Bringing transparency to federal inspections
Tag No.: A0942
Based on record review and interview, the hospital failed to ensure the operating rooms (OR) were supervised by an experienced Registered Nurse.
This failed practice had the potential to negatively affect the patient outcome due to the potential that surgical issues would go unrecognized for the 117 outpatient and 80 inpatient who had surgeries and the 57 patients who had endoscopic procedures in 2017.
Findings:
On 03/30/18 at 9:00 am, the surveyor requested the job description of the OR Manager; none was provided.
On 03/27/18 at 12:00 pm, Staff F was identified as the new OR Manager, and Staff A, the DON, was identified as her supervisor.
The personnel file for Staff F showed prior work experience in home health and hospice.
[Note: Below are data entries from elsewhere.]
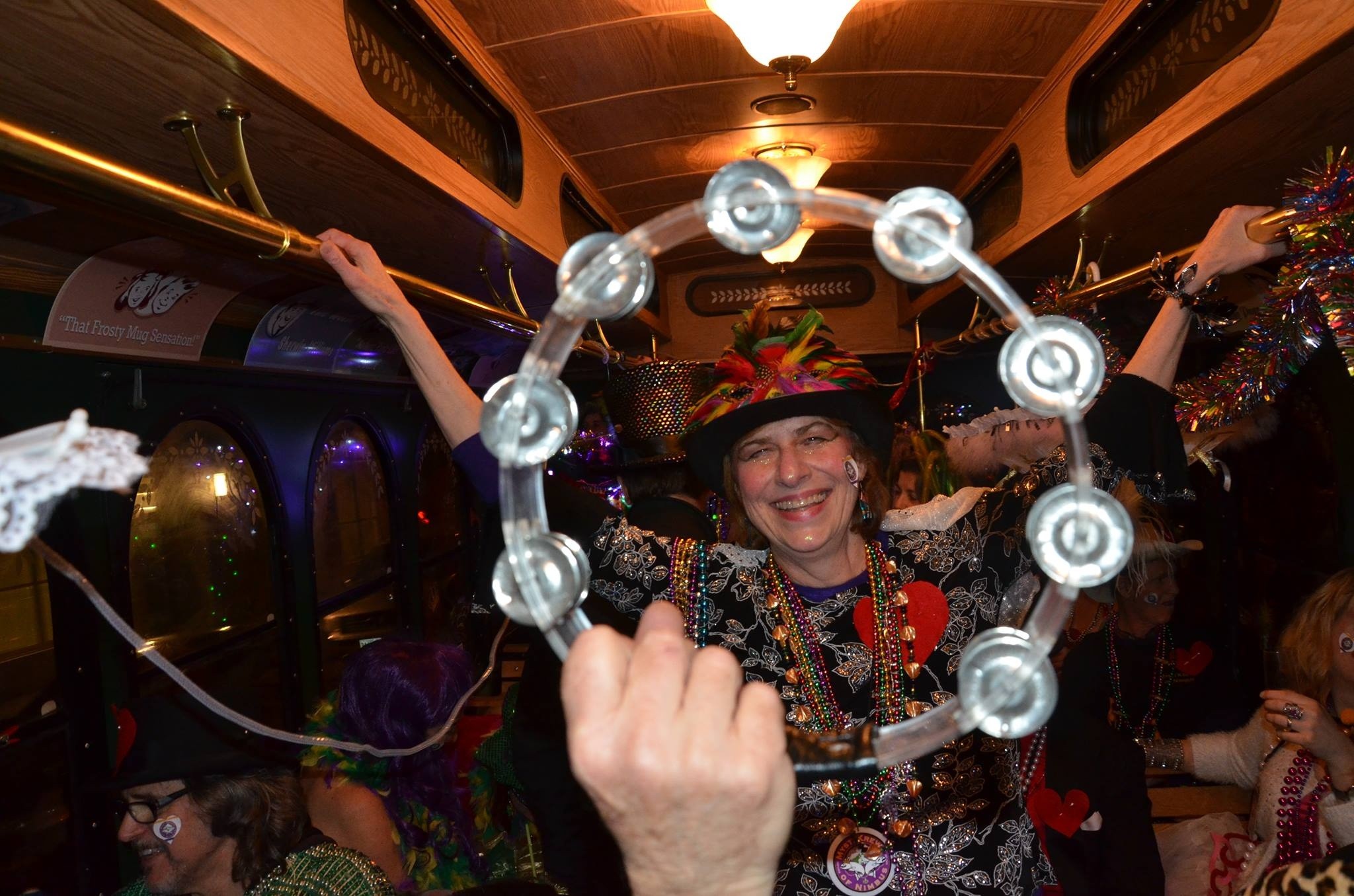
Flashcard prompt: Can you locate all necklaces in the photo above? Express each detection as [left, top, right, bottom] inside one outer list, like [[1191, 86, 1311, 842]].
[[1063, 599, 1104, 648], [1275, 744, 1331, 868], [1101, 609, 1177, 739], [658, 535, 924, 835]]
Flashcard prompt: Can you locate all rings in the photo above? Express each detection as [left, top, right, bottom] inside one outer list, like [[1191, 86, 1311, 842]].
[[1286, 717, 1293, 730], [1283, 701, 1304, 719]]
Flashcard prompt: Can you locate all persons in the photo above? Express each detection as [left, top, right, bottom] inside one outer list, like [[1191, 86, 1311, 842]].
[[111, 633, 395, 896], [1051, 579, 1120, 676], [576, 394, 614, 439], [298, 640, 556, 896], [883, 399, 987, 510], [559, 601, 797, 896], [311, 202, 1288, 896], [1058, 518, 1234, 784], [1132, 564, 1354, 896], [610, 349, 720, 546]]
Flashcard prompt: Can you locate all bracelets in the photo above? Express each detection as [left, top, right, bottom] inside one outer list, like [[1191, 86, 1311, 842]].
[[1134, 733, 1184, 772], [1147, 251, 1239, 339]]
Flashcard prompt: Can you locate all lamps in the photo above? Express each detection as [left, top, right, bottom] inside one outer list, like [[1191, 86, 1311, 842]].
[[706, 1, 862, 277]]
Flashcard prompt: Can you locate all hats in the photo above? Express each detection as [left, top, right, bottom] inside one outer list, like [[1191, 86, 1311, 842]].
[[1086, 524, 1205, 606], [676, 300, 896, 462], [105, 704, 249, 790]]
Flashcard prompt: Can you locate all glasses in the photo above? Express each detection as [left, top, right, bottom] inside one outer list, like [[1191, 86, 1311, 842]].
[[112, 784, 194, 823]]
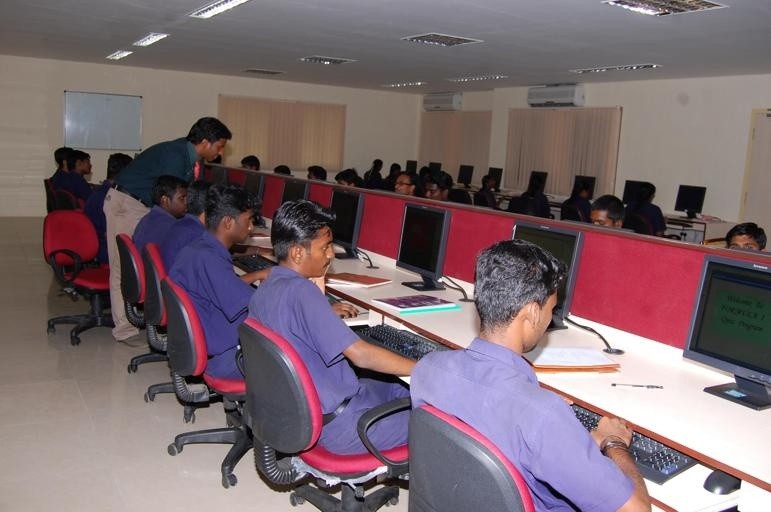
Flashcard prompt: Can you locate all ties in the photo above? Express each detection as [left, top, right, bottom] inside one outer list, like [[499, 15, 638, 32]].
[[193, 160, 201, 182]]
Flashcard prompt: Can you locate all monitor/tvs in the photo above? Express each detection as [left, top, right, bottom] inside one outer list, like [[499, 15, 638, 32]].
[[511, 220, 584, 334], [405, 160, 503, 193], [575, 175, 596, 200], [209, 167, 227, 184], [674, 184, 706, 219], [528, 170, 548, 193], [395, 202, 452, 292], [622, 180, 639, 204], [244, 172, 264, 200], [329, 187, 364, 260], [280, 181, 310, 204], [681, 253, 771, 409]]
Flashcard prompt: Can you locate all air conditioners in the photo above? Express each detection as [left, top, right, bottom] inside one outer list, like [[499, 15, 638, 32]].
[[527, 85, 584, 108], [424, 92, 462, 112]]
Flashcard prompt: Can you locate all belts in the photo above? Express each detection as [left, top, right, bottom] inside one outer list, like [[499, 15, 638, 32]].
[[110, 183, 146, 207], [321, 398, 353, 426]]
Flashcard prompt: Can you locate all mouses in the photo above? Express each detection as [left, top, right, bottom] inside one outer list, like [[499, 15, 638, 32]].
[[703, 469, 742, 495], [341, 312, 358, 318]]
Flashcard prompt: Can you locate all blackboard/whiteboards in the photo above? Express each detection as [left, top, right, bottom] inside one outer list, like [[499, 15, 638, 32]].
[[63, 90, 143, 151]]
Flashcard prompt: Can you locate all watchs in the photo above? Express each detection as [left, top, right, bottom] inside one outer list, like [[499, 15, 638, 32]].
[[601, 439, 629, 456]]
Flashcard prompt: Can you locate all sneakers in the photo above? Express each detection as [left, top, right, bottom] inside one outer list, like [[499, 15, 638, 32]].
[[119, 334, 149, 349]]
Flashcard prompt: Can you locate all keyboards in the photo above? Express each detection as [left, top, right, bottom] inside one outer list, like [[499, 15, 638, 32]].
[[325, 292, 340, 305], [668, 221, 693, 228], [232, 253, 278, 272], [568, 403, 698, 485], [354, 322, 439, 362]]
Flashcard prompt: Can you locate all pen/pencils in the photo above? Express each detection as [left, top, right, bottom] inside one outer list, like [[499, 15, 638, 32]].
[[611, 383, 664, 388]]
The file showed the completion of document titled, "RN/LPN/Nurse Tech Employee Orientation Checklist" (completed 06/13)" which did not contain competencies relative to the OR. The file contained the following acknowledgement statements (signed 11/28/17) that the following policies were read: Autoclave Procedures, Laryngoscope Blade Cleaning, Auxiliary Water Tube, Flash Sterilization, and Single Biopsy Forceps.
On 03/28/18 at 1:00 pm, Staff F stated he/she began the role of the OR Manager in 08/17 and was learning.
On 03/30/18 at 8:45 am, Staff A stated he/she had no OR experience.
Tag No.: A1100
Based on record review, interview and observation the hospital failed to:
I. ensure the medical staff reviewed, revised and approved ED policies and procedures for stroke and chest pain based on current nationally accepted guidelines and standards of practice. This failed practice had the potential to cause serious harm to suicidal/homicidal and stroke patients presenting to the ED. (Refer to Tag A-0457)
II. ensure 1:1 monitoring with visual observation for a sampling of three (Patient #2, 9, and 13) of three patient medical records reviewed who entered the emergency department (ED) with suicidal/homicidal ideations and plans. This failed practice resulted in one patient (Patient #9) who was able to walk out of the hospital unnoticed by staff and was found smoking unattended. This failed practice had the potential to cause serious harm to all patients presenting to the ED with suicidal/homicidal ideation. (Refer to Tag A-0144)
III. perform an environmental risk assessment to identify potential environmental safety risks and removal of sharp objects and equipment that could be used as a weapon for a sampling of three (Patient #2, 9, and 13) of three patient medical records reviewed who entered the emergency department (ED) with suicidal/homicidal ideations and plans. This failed practice had the potential to cause serious harm to all patients presenting to the ED with suicidal/homicidal ideation. (Refer to Tag A-0144)
IV. ensure all staff working in the ED had education and training on triage, performance of a suicide risk assessment, management of suicidal/homicidal patients including monitoring and securing the patient's environment while in the ED. These failed practices had the potential to cause serious harm to patients presenting to the ED with suicidal/homicidal ideation.
V. ensure the adequate staffing needs of the ED met the needs of the patients entering the ED in a timely manner as evidenced by 12 patients leaving against medical advice (AMA) and 28 patients leaving without being seen (LWBS) for a time period of 01/01/18 to 01/15/18 and 2/16/18. This failed practice had the potential to cause delays in care and worsening of health condition due to lack of early intervention for the 28 patients who left without being seen and 12 patients who left prior to the completion of their treatment.